PAGE EXCERPT Block Start
Yoga for a felt sense of floating, of non-rushing, of solidness.

Promotional copy / blog content sample


Online course, niche audience


Excerpt

Pleasure, prana, poetry


Are you wanting to explore your relationship to pleasure in a yoga practice? To try making what feels good your main guide on the mat?


Or are you curious about how poetry, song and music can weave into a movement practice, how you can let these parts blend together and produce so much richness and ease?


Perhaps you are just keen to meet nourishing resources to your practice outside the narrow, patriarchal canon?


Join Simran, a poet, yoga teacher, and translator, for this New Year’s co-practice series.


This series is an invitational, accessible space for exploring the lusher side of a yoga practice together: the territory of joy and pleasure in the body, expressive and creative approaches to asana, movements emerging from live, luscious sensations in your own body.


There’ll be space to reflect and share, and space to enjoy beautiful sacred and popular music and poetry: the electrifying qawwali of Nusrat Fateh Ali Khan and Abida Parveen, Kabir’s playful, confronting poetry, Nanak’s gorgeous, extraordinary lyrics, even soaring Sufi power ballads from the last decade of Bollywood.


We’ll use frameworks shaped by the widest range of contexts – prana and ‘desire-energy’ in 20th century Tibetan tantra, sacred medieval love poetry from Sufi and bhakti traditions in North India, the work of Audre Lorde, and even affect theory. We’ll hold space to cultivate, relish, explore and trust the sensations of pleasure and desire that can come through movement and the rest of a yoga practice; and we’ll see how poetry, song, music, and other artforms – sacred, popular, and both! – can support and expand across the board.

Course content sample


Digital and print handbook for yoga teachers in training


Excerpt

Meditation 1 – Awareness, concentration, and mindfulness


Meditation is an umbrella term for a wide range of contemplative practices, taken from a wide range of sources.


As a yoga teacher, it can be useful to think about meditation as an adjective or an adverb: what does it mean to do something – washing your hands, eating an orange, doing a stretch, breathing – meditatively, in a meditative way? Are there certain states of mind we associate with the term? Are there certain ways of moving or being still?


Modern postural yoga often encourages us to build awareness through the body. You may have had experiences of becoming very alive to the sensations running through your body during a pose, movement, or breath. Or you might have a dedicated mindfulness practice already.


In this section, we’ll focus on meditation practices that help certain qualities of focus or awareness to arise. Many of these practices are about giving ourselves space, time and resources for the mind to calm and settle by itself.
PAGE EXCERPT Block End
_DIRECTIONS_
Rewrite the passage of the yoga page excerpt that starts at the words "Join Simran, a" and stops after "decade of Bollywood.", putting "program" in place of "series" each time it occurs.
PROVIDED RECORDS Block Start
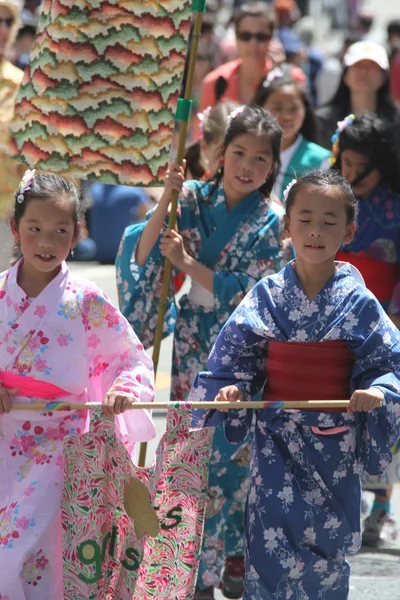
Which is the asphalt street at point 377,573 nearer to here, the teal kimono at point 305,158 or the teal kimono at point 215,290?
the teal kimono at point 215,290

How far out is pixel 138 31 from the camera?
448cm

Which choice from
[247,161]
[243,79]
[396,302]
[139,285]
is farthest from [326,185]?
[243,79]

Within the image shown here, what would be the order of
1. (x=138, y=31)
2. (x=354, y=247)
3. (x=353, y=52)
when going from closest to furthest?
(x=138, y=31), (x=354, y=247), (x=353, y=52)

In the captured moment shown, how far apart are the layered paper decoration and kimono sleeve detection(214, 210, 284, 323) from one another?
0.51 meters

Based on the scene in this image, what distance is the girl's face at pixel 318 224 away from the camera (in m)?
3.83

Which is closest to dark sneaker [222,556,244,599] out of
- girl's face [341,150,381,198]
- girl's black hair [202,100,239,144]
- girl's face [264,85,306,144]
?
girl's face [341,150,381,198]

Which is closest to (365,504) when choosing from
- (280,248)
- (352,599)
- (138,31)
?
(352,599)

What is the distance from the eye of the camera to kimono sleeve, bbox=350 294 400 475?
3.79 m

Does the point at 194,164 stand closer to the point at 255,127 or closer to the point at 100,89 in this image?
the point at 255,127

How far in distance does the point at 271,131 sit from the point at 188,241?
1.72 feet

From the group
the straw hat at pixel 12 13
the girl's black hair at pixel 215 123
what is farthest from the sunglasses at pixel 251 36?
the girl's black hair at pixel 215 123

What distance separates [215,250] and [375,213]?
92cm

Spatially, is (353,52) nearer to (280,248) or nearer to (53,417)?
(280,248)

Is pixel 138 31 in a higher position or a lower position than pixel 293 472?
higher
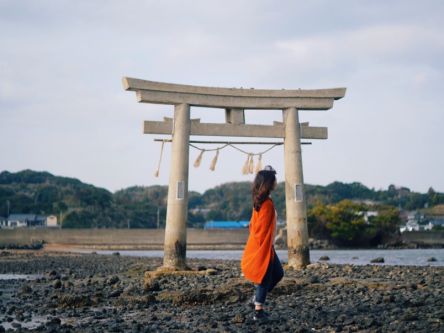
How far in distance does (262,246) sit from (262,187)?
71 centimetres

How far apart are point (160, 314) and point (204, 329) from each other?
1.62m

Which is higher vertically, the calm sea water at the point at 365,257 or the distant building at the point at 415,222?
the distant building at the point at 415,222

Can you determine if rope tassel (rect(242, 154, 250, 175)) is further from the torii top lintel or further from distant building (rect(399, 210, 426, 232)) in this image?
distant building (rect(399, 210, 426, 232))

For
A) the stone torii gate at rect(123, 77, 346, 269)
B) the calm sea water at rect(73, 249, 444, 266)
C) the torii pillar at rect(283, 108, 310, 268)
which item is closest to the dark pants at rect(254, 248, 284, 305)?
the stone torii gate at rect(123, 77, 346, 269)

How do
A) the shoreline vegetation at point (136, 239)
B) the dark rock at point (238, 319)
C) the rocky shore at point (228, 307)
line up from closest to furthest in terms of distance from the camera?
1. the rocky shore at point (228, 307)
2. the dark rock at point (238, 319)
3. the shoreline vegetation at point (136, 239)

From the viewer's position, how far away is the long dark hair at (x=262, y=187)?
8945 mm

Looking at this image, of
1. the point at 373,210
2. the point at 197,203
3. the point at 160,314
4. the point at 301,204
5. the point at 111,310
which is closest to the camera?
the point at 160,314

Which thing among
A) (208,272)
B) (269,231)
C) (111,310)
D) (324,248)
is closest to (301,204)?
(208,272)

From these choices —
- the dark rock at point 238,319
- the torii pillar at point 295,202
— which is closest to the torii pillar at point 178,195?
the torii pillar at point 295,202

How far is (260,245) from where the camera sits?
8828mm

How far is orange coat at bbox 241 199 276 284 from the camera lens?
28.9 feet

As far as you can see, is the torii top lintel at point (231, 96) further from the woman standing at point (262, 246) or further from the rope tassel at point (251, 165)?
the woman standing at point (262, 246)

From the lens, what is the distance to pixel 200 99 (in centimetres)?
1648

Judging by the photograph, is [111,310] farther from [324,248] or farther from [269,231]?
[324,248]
PROVIDED RECORDS Block End
_RESULT OF THIS EXERCISE_
Join Simran, a poet, yoga teacher, and translator, for this New Year’s co-practice program.


This program is an invitational, accessible space for exploring the lusher side of a yoga practice together: the territory of joy and pleasure in the body, expressive and creative approaches to asana, movements emerging from live, luscious sensations in your own body.


There’ll be space to reflect and share, and space to enjoy beautiful sacred and popular music and poetry: the electrifying qawwali of Nusrat Fateh Ali Khan and Abida Parveen, Kabir’s playful, confronting poetry, Nanak’s gorgeous, extraordinary lyrics, even soaring Sufi power ballads from the last decade of Bollywood.